De Roeck L, Michaux L, Debackere K, Lierman E, Vandenberghe P, Devos T
a Department of Radiotherapy-Oncology , University Hospitals Leuven , Leuven , Belgium.
b Center for Human Genetics , University Hospitals Leuven , Leuven , Belgium.
Hematology. 2018 Dec;23(10):785-792. doi: 10.1080/10245332.2018.1498182. Epub 2018 Jul 11.
CML, PV, ET and PMF are so called classical MPN with distinct clinical phenotypes. The discovery of the BCR-ABL1 translocation and mutations in driver genes JAK2, MPL and CALR has provided novel insights in their pathogenesis. While these mutations are thought to be mutually exclusive, rare cases of MPN with coexisting driver mutations have been reported. However, little is known about the clinical, biological and molecular characteristics of these patients and the interaction of the neoplastic clones.
We retrospectively studied 11 MPN patients with coexisting driver mutations (JAK2 V617F + BCR-ABL1: n = 8; CALR type 2 + BCR-ABL1: n = 1; JAK2 V617F + MPL W515: n = 1; JAK2 V617F + CALR type 1: n = 1). To assess possible associated molecular aberrations, we analysed DNA of six patients using NGS.
In four CML patients, decreasing BCR-ABL1 transcript levels with increasing JAK2 V617F allele burden under TKI were observed. This strongly suggests that the coexistence of driver mutations originates from two different clones growing independently. Additional somatic mutations were detected in 5 out of 6 (83%) patients affecting 4 different genes, confirming the heterogeneity of this study cohort. Suboptimal response to TKI was observed with a higher frequency (4/8 patients) than reported in conventional series of CML and the overall tolerance of treatment with hydroxyurea and/or imatinib in our series was poor.
Given the emergence of NGS in clinical practice, more similar cases will be identified in the coming years.

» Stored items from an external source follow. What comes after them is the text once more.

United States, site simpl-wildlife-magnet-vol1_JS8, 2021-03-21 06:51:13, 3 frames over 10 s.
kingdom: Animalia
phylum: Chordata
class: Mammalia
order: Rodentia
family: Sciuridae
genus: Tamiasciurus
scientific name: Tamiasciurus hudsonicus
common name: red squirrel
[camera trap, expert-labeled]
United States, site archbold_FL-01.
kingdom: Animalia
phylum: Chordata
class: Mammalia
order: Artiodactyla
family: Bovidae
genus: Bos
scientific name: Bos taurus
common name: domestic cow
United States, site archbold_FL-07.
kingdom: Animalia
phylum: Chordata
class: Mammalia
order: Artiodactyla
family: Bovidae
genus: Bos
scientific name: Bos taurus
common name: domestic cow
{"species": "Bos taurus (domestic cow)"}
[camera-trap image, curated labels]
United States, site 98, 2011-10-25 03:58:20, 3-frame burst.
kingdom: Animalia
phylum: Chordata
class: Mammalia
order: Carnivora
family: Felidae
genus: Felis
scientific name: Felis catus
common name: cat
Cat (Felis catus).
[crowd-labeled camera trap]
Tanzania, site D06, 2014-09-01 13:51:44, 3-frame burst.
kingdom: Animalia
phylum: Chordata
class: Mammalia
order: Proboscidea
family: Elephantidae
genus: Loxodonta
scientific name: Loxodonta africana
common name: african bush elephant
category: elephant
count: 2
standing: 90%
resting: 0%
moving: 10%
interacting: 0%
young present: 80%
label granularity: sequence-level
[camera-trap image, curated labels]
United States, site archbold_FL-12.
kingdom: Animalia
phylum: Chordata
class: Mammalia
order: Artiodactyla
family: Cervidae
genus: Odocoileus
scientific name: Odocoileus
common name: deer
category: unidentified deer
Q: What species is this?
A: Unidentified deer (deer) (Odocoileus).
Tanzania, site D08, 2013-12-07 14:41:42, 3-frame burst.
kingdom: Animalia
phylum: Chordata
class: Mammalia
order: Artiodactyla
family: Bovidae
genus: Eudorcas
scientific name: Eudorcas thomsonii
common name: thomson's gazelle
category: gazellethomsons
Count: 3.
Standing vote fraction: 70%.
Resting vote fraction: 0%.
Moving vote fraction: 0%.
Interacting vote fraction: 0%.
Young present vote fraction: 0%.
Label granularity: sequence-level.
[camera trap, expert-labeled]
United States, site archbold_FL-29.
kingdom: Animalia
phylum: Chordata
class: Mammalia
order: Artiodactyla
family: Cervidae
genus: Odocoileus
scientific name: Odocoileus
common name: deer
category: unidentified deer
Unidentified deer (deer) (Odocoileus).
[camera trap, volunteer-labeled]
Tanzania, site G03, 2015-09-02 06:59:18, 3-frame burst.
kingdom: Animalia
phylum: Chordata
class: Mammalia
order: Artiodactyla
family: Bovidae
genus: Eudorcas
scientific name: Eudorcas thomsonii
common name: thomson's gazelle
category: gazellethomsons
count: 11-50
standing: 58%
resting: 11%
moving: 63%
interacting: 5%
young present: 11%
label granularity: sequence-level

The optimal treatment strategy for this rare group of patients is uncertain and toxicity of combination treatment may have to be considered.
慢性粒细胞白血病(CML)、真性红细胞增多症(PV)、原发性血小板增多症(ET)和原发性骨髓纤维化(PMF)是具有不同临床表型的所谓经典骨髓增殖性肿瘤(MPN)。BCR-ABL1易位以及驱动基因JAK2、MPL和CALR中的突变的发现为其发病机制提供了新的见解。虽然这些突变被认为是相互排斥的,但已有报道罕见的MPN病例存在共存的驱动基因突变。然而,对于这些患者的临床、生物学和分子特征以及肿瘤克隆之间的相互作用知之甚少。
我们回顾性研究了11例存在共存驱动基因突变的MPN患者(JAK2 V617F + BCR-ABL1:n = 8;CALR 2型 + BCR-ABL1:n = 1;JAK2 V617F + MPL W515:n = 1;JAK2 V617F + CALR 1型:n = 1)。为了评估可能相关的分子异常,我们使用二代测序(NGS)分析了6例患者的DNA。
在4例CML患者中,观察到在酪氨酸激酶抑制剂(TKI)治疗下,随着JAK2 V617F等位基因负荷增加,BCR-ABL1转录水平下降。这强烈表明驱动基因突变的共存源自两个独立生长的不同克隆。6例患者中有5例(83%)检测到其他体细胞突变,影响4个不同基因,证实了该研究队列的异质性。观察到对TKI的次优反应频率较高(4/8例患者),高于传统CML系列报道的频率,并且我们系列中羟基脲和/或伊马替尼治疗的总体耐受性较差。
鉴于NGS在临床实践中的出现,未来几年将识别出更多类似病例。这一罕见患者群体的最佳治疗策略尚不确定,可能必须考虑联合治疗的毒性。